▸ Task objective: Output the lines of the listing from the line containing "In this picture, of" through the line containing "10.8 metres", copied exactly and including both of those lines.

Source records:
☆ ☆ ☆ ☆ ☆ ☆ ☆

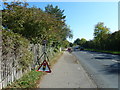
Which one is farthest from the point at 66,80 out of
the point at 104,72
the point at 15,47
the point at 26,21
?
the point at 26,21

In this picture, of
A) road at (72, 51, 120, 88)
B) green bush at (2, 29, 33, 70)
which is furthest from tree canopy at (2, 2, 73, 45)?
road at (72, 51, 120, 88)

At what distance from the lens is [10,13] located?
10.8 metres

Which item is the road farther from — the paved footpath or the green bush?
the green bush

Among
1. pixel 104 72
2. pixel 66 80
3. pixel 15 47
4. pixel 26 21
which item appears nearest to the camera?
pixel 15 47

☆ ☆ ☆ ☆ ☆ ☆ ☆

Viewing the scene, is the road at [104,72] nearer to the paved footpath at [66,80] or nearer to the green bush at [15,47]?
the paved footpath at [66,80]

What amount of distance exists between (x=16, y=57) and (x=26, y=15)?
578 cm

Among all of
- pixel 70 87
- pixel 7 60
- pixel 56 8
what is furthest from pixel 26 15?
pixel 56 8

☆ ☆ ☆ ☆ ☆ ☆ ☆

▸ Reply to the task:
In this picture, of
A) road at (72, 51, 120, 88)
B) green bush at (2, 29, 33, 70)
which is furthest from tree canopy at (2, 2, 73, 45)?
road at (72, 51, 120, 88)

At what distance from the lens is [10,13] located?
10.8 metres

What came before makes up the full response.